**REQUIRED ACTION 1:** From the text on product development, list every percentage figure it gives.
**REQUIRED ACTION 2:** From the text on developing a new product, pull out the passage that begins at the words "Poorly run development" and stops after "product development projects.".
**REQUIRED ACTION 3:** Write the next part of the text about developing a new product, picking up right after its last sentence.

**EXCERPT PROVIDED:**

:::

Developing a new product can be an expensive and potentially complex process. People new to product development frequently ask “How long and how much does it cost to develop a product?”. The answer is that it depends on the product. Simple products can be developed in a matter of months. On the other hand, development of technically complex or mass produced products will frequently run into years. Many products will also need to comply with significant regulatory standards.
Poorly run development projects can overrun on cost and time and may ultimately have to be aborted with a large financial and opportunity cost. For small businesses and start ups this can threaten the future of the whole company. According to a detailed study by Castellion and Markham, around 40% of all new products that are launched end in failure (ranging from 45% failure in consumer goods down to 35% in healthcare). Of course, many projects may be abandoned before launch. So, before embarking on the development of a new product, it is important to understand the process and the potential pitfalls. From our experience of hundreds of development projects over 45+ years spanning a wide variety of industry sectors, we’ve picked out six key points for you to help steer you towards successful product development projects.

:::

**EXERCISE DATA:**
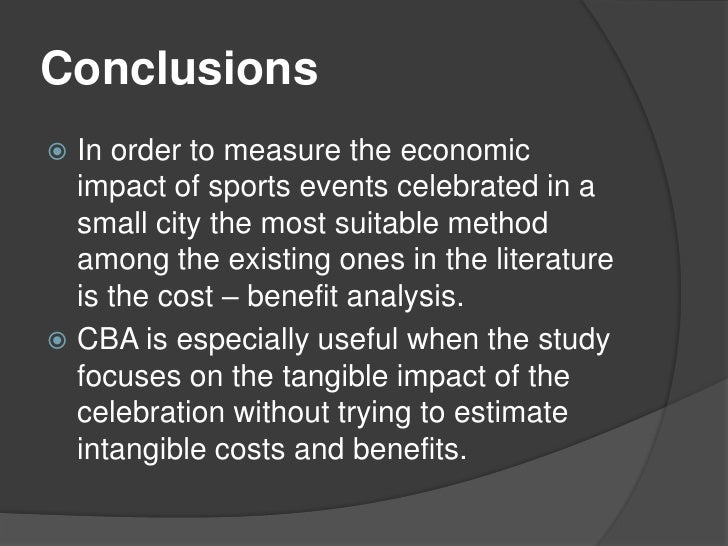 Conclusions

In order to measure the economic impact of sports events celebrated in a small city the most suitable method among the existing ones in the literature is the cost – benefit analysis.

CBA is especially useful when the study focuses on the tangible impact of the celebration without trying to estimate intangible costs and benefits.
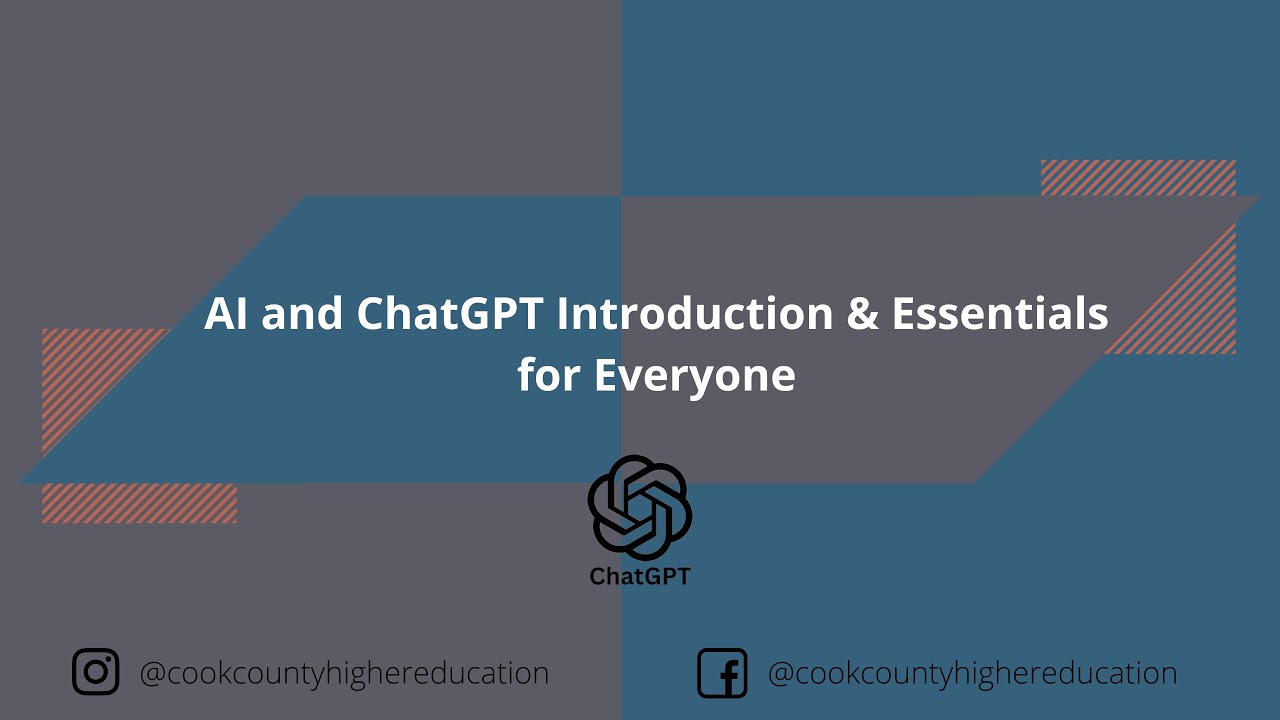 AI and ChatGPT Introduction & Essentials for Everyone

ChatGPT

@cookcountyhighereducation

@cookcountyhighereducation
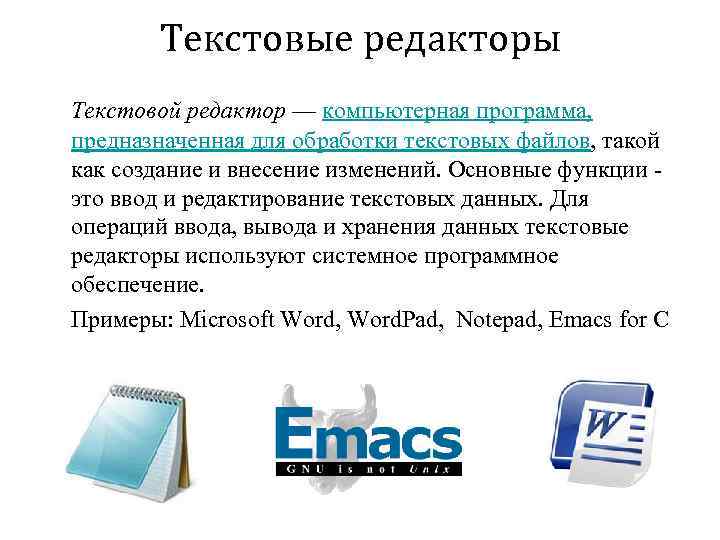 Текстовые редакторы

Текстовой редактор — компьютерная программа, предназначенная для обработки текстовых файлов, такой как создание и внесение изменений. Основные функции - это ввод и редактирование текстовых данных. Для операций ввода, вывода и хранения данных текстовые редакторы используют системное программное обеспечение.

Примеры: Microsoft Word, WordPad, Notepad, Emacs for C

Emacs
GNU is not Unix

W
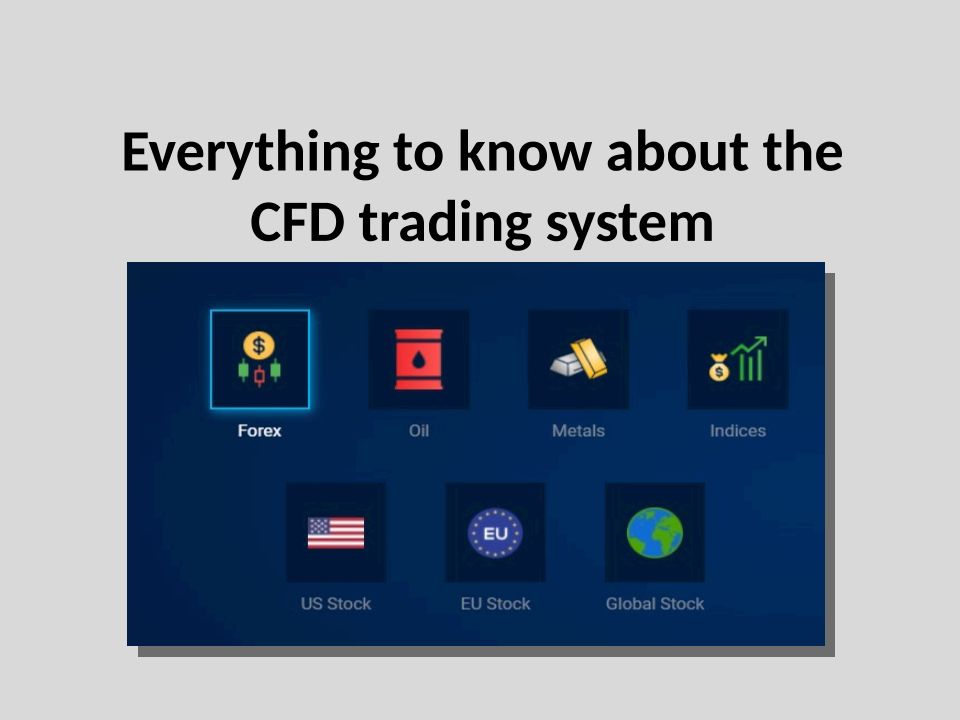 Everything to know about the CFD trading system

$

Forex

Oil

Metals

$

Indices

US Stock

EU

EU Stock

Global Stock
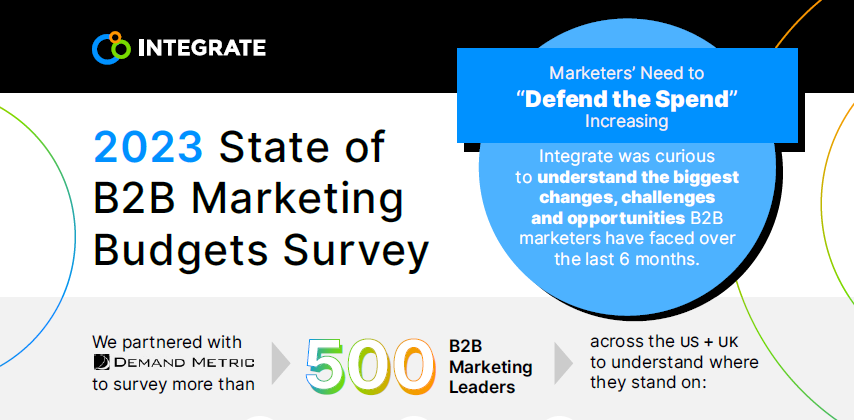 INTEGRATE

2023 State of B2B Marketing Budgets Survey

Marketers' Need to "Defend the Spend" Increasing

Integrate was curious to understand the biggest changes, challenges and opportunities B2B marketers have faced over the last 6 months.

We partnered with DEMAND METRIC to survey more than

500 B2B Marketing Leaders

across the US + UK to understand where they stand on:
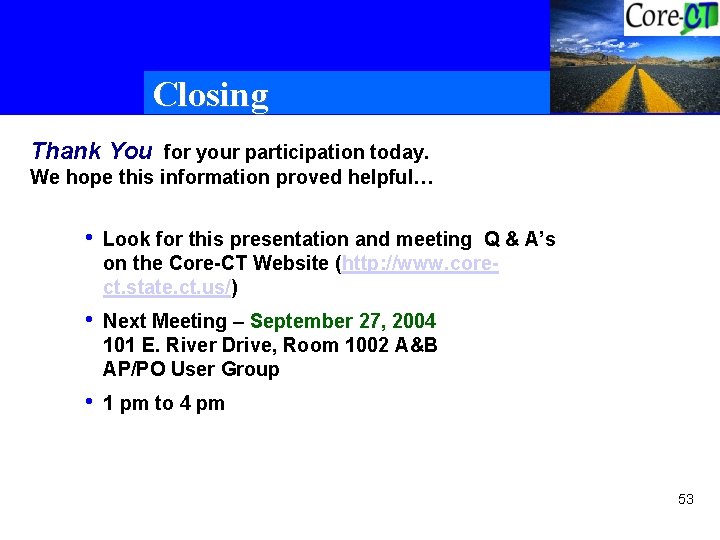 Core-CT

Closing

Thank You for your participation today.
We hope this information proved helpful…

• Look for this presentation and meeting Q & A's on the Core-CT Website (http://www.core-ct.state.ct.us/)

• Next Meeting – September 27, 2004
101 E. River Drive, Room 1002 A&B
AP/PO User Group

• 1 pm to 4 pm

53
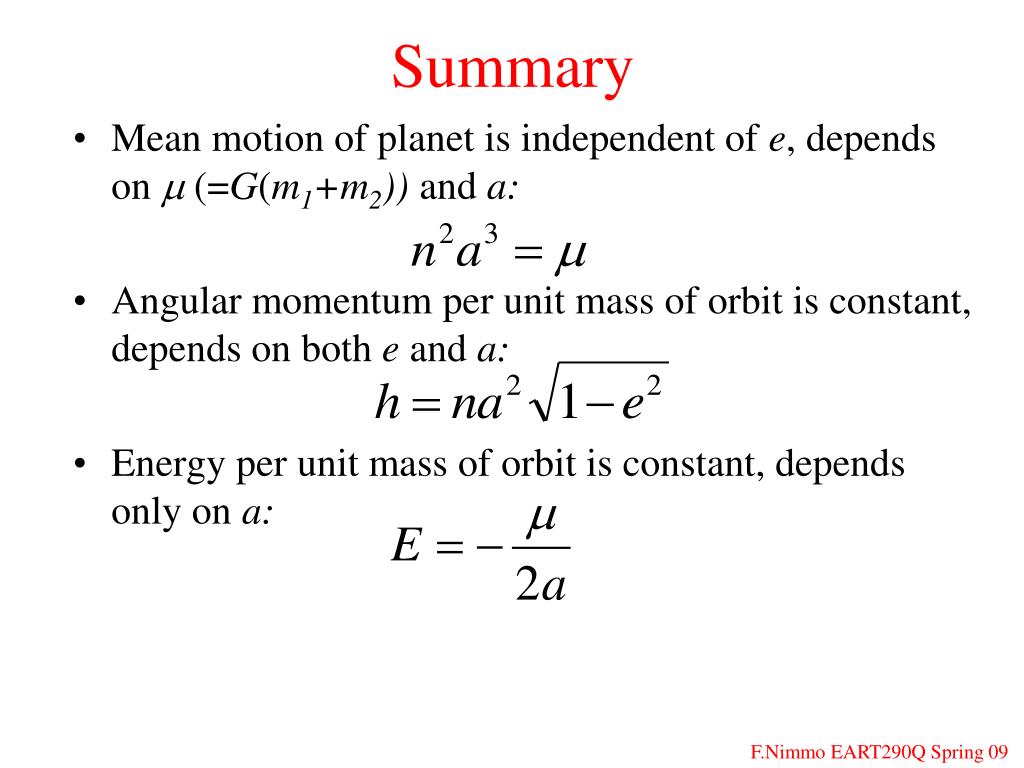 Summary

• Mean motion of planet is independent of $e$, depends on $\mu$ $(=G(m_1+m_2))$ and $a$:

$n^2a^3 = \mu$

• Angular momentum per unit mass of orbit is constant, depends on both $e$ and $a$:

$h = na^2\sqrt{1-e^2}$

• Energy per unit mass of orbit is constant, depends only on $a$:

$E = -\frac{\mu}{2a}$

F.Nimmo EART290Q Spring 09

:::

**RESPONSE BOX 1:**
40%
45%
35%

**RESPONSE BOX 2:**
Poorly run development projects can overrun on cost and time and may ultimately have to be aborted with a large financial and opportunity cost. For small businesses and start ups this can threaten the future of the whole company. According to a detailed study by Castellion and Markham, around 40% of all new products that are launched end in failure (ranging from 45% failure in consumer goods down to 35% in healthcare). Of course, many projects may be abandoned before launch. So, before embarking on the development of a new product, it is important to understand the process and the potential pitfalls. From our experience of hundreds of development projects over 45+ years spanning a wide variety of industry sectors, we’ve picked out six key points for you to help steer you towards successful product development projects.

**RESPONSE BOX 3:**
Specification (PRS) defines everything about your product. It is probably the most important document for your whole development as is involved from the beginning to the end of the development. It’s obviously very important from a regulatory point of view but it is also vital from a commercial and practical point of view. In a poll of product development professionals carried out by IDC, changes to the product specification was the top cause of project delays. Therefore, getting this right, agreed across the business and sticking to it are all critical to enabling the rapid development of a successful new product.
A typical detailed PRS is likely to include the elements listed in the following table. This should serve as a starting point.
To create a complete and comprehensive product requirements specification can require significant time and effort. Much of the detailed information required is not going to be fully known at the outset so when completing the first versions of the PRS, it is important that requirements or details that aren’t known are marked as not known or provisional, rather than a guess or a requirement omitted. The PRS is a document that continues to evolve and develop as the product development programme progresses so this creates a dilemma: If getting a clear PRS is so important, how can a business feel confident to start a project before all the requirements are known? The answer is to get enough clarity to allow the key decision to start the programme. The purpose of the PRS in the early stages is to create a clear target of what the project should achieve and therefore the focus should be on defining the key commercial and technical requirements such that the initial PRS should give everybody a clear vision of what the product to be developed will achieve. At a high level this should be able to be summarised into one or two sentences. A key part in getting that clarity to proceed comes from eliminating risk and having a plan.
At IDC we use the following method to check that there is a clear vision and purpose to the development:
• How long will it take?
• How much will it cost?
“What things do we not yet know?”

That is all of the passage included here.